Uno alla volta arrivarono una mezza dozzina di streghe e stregoni che non aveva mai visto. Per ultimi giunsero Gajza e, qualche minuto dopo, Gastaf, questi scuro in volto.
Le porte della stanza si aprirono quindici minuti dopo e ne uscì un Gastaf che sembrava molto agitato. "No, no, no" stava urlando. "Non lo posso permettere" aggiunse allontanandosi con ampie falcate.
Gli altri lo guardarono allontanarsi.
Tra di loro c'era anche Selena, che si rivolse a Jhazar. "Riuscirò a convincerlo."
Gajza si fece avanti. "Vado a prepararmi per la missione."
"Scusate, ma devo mandare dei dispacci" disse Selena congedandosi prima di tornare nella sua stanza.
Jhazar aveva l'aria stanca ma soddisfatta. "Sono riuscito a convincerli che valeva la pena fare un tentativo" disse con voce eccitata.
"Un tentativo?"
"Stanotte usciremo dalla fortezza per dare la caccia a Rancey.
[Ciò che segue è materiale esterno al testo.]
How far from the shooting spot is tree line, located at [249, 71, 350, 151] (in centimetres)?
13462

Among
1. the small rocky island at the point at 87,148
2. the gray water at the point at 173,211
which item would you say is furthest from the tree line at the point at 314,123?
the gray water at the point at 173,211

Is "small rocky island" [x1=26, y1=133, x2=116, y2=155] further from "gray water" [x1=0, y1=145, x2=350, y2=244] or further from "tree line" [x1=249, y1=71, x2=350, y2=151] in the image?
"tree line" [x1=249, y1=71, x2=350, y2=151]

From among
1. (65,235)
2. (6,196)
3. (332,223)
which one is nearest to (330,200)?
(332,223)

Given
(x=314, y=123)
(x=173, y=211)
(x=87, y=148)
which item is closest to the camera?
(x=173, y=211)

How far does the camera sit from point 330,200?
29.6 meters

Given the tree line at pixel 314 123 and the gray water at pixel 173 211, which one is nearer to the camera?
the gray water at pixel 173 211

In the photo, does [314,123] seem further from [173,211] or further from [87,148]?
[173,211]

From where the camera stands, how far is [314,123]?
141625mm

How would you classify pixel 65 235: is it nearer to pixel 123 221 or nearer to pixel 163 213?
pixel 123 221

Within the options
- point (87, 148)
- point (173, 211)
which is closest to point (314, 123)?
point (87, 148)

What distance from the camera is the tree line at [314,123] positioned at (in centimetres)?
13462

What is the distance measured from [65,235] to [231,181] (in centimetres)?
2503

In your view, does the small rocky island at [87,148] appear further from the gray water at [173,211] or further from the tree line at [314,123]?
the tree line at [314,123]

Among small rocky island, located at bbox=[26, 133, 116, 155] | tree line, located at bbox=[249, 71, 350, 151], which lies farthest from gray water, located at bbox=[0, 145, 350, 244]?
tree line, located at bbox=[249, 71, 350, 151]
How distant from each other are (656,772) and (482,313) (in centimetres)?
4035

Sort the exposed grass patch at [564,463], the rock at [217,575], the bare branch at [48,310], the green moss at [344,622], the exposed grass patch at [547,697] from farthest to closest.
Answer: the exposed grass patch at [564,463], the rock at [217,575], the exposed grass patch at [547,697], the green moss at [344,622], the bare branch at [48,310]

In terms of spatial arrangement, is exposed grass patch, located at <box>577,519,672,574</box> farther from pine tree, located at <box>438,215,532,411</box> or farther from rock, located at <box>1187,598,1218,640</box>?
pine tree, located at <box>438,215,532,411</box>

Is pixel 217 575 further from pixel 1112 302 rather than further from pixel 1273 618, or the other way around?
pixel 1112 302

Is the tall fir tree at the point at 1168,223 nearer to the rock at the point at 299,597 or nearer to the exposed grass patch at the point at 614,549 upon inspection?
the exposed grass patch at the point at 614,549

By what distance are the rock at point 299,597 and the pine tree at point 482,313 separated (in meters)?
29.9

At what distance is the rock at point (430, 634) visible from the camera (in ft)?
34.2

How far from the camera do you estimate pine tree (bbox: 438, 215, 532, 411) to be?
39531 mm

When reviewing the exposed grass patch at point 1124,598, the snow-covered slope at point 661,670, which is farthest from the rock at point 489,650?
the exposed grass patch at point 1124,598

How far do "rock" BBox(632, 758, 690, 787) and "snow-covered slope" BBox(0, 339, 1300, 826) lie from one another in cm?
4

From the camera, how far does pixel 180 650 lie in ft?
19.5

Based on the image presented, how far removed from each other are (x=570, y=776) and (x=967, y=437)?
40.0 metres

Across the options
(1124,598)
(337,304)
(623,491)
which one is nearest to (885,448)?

Se riusciremo a prenderlo sarà un grande colpo per l'alleanza, Selena non avrà altre scuse per rifiutarci il suo appoggio e non ci sarà nessuna guerra con gli alfar."
"Molto bene" disse Joyce. Mancava solo un tassello. Rancey doveva morire per salvare Oren. Per essere sicura che accadesse doveva essere presente di persona a quella caccia.
Sarebbe andata anche lei e avrebbe affrontato Rancey.